RICHARDS, WILLIAM (1749 - 1818), General Baptist minister, theological and political controversialist, and antiquary

Name: William Richards
Date of birth: 1749
Date of death: 1818
Parent: Henry Richards
Gender: Male
Occupation: General Baptist minister, theological and political controversialist, and antiquary
Area of activity: History and Culture; Politics, Government and Political Movements; Religion
Author: Robert Thomas Jenkins

Born about the end of 1749 at Pen-rhydd, Pembrokeshire, near Cardigan. His parents were Baptists, the father (Henry) a member of Rhydwilym, and the mother of Cilfowyr. Their son was baptized (1769) at Rhydwilym; but in 1758 the family had removed to Pen-coed, Meidrym, Carmarthenshire, and it was Henry Richards who sold the land for building Salem Baptist chapel near Meidrym (1769); in that chapel (1773) William Richards began preaching. As a child he had little schooling, but in 1775 he entered the Baptist Academy at Bristol and was there for one year only. He was settled as pastor at Pershore in 1775, but removed in 1776 to King's Lynn, where he spent the rest of his life, apart from fairly frequent sojourns in his homeland - notably during an illness which lasted from September 1795 till March 1798, and again when from the end of 1799 till the beginning of 1802 he resided at Parc-Nest near Newcastle Emlyn. He was a fair classical scholar, and developed a vigorous English style, but none the less clung to his Welsh, as is proved by his scathing pamphlets in Welsh, not to mention his English-Welsh Dictionary (1798; the Welsh - English section was left in manuscript) - indeed, his 'Cambrian accent' aroused amusement among his English fellow-ministers. His ministry at Lynn was energetic for a long time, but after 1802 became little more than nominal. He abandoned Calvinism quite early, and later also Trinitarianism; yet he abjured the designation 'Unitarian', and seems rather to have been a Sabellian. But he never parted with baptism by immersion and 'close communion,' holding that the practice of the Early Church in both matters was forever binding upon Christians. Indeed, his interpretation of the whole history of the Church was that it was a process of deterioration from primitive Christian standards - see, e.g., his pamphlet The History of Antichrist (1784; Welsh version Llun Anghrist, 1790); his daily life was ordered by asceticism, and his charities frequently impoverished him. He first aroused public notice (1781) in debates on baptism, with English Independents; and from 1788 till 1791 he and Benjamin Evans of Dre-wen (1740 - 1821) contended in Welsh on this subject. It must be confessed that Richards, in his debates, would lose all self-control; his sufficiently prickly fellow-heretic Charles Lloyd could say of him that 'his irritability was incredible.'

Richards's political views resembled those of his friend M. J. Rhys. He greatly admired America, and left his library to Rhode Island University, which in its turn conferred a LL.D. degree upon him; he was a firm believer in the 'Madoc' legend. Though a hater of Popery, he pleaded for Catholic Emancipation. He welcomed the French Revolution, and defended it; hence his Reflections on French Atheism and English Christianity, 1794, and his Food for a Fast-day, 1795 (Welsh version, Ymborth ar Ddydd-Ympryd). He was considerably angered by the persecution of some West Wales Dissenters which followed the French landing at Fishguard in 1797, and although the Welsh pamphlet Cŵyn y Cystuddiedig, 1798, and its English version The Triumphs of Innocency are anonymous, nobody doubts that Richards was their author.

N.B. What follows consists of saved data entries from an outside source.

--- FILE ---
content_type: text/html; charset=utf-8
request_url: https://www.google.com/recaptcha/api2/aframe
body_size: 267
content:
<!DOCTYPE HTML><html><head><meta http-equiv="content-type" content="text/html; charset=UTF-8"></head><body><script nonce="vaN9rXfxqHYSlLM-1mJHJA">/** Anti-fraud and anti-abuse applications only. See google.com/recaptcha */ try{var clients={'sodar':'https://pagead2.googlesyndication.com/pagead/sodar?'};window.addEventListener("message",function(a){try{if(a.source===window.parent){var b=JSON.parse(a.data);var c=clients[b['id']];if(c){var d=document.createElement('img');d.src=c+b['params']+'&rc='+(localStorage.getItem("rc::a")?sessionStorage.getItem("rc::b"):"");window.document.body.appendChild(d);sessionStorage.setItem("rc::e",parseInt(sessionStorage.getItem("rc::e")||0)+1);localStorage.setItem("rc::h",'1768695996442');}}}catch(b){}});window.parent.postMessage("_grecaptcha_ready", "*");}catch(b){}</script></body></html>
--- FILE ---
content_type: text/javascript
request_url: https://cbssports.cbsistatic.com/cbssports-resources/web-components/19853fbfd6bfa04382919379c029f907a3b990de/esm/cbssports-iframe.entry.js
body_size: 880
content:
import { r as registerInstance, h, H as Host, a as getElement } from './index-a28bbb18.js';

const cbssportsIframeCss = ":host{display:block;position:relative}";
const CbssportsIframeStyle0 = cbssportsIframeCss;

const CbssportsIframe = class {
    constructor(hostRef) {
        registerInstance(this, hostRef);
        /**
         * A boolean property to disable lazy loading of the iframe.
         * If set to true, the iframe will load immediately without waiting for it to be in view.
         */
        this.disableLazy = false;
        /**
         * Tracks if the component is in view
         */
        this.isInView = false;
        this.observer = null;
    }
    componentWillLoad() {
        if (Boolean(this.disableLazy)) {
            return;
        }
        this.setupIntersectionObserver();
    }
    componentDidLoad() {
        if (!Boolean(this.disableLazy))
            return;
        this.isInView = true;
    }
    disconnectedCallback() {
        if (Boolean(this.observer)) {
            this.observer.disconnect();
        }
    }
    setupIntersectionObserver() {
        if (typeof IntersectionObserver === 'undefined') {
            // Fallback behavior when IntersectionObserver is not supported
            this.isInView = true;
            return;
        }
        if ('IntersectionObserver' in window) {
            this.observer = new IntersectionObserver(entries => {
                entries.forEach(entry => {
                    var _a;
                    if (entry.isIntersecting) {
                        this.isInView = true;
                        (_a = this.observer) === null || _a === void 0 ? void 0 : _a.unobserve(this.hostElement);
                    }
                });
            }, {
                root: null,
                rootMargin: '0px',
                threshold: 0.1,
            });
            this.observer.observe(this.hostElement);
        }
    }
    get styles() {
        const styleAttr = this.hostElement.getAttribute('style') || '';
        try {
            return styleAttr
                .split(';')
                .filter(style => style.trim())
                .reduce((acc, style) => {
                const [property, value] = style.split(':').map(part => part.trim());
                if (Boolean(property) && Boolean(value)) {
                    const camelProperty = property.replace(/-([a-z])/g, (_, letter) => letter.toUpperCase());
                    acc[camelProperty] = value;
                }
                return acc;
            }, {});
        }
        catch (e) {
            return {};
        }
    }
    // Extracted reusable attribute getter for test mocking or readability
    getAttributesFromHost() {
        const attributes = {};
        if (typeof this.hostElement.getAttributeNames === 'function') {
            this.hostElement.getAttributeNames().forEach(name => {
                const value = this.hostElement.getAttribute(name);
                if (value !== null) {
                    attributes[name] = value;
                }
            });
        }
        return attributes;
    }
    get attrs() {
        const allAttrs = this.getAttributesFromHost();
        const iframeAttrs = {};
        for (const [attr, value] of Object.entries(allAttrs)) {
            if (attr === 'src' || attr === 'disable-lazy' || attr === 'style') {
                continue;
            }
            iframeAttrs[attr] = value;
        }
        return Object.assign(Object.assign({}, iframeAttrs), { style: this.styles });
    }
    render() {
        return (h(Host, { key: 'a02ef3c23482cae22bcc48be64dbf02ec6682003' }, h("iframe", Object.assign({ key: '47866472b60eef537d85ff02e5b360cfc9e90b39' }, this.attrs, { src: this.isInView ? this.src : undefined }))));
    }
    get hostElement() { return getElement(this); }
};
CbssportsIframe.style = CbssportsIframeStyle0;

Before and after the West Wales Baptist schism of 1799, Richards rushed into the fray, against Calvinism and against the 'Methodistical' and revivalistic tendencies of the Particular Baptist leaders. He poured forth a series of 'Occasional Leaflets' (Papurynnau Achlysurol); these are now very scarce. His chief opponents were Evan Jones (1777 - 1819) of Cardigan and Joseph Harris (Gomer); the pamphlets, on both sides, are scurrilous and even libellous. After the death of his wife (a daughter of Maneian-fawr farm near Parc-Nest) in 1805, Richards was long a hermit. In these years he published his History of Lynn (2 vols., 1812), which is well spoken of, and his biographical and historical articles in the Monthly Repository - afterwards published in volume form, The Welsh Nonconformists's Memorial, 1820. Only a few cronies were admitted to his company in his last years. He died 13 September 1818.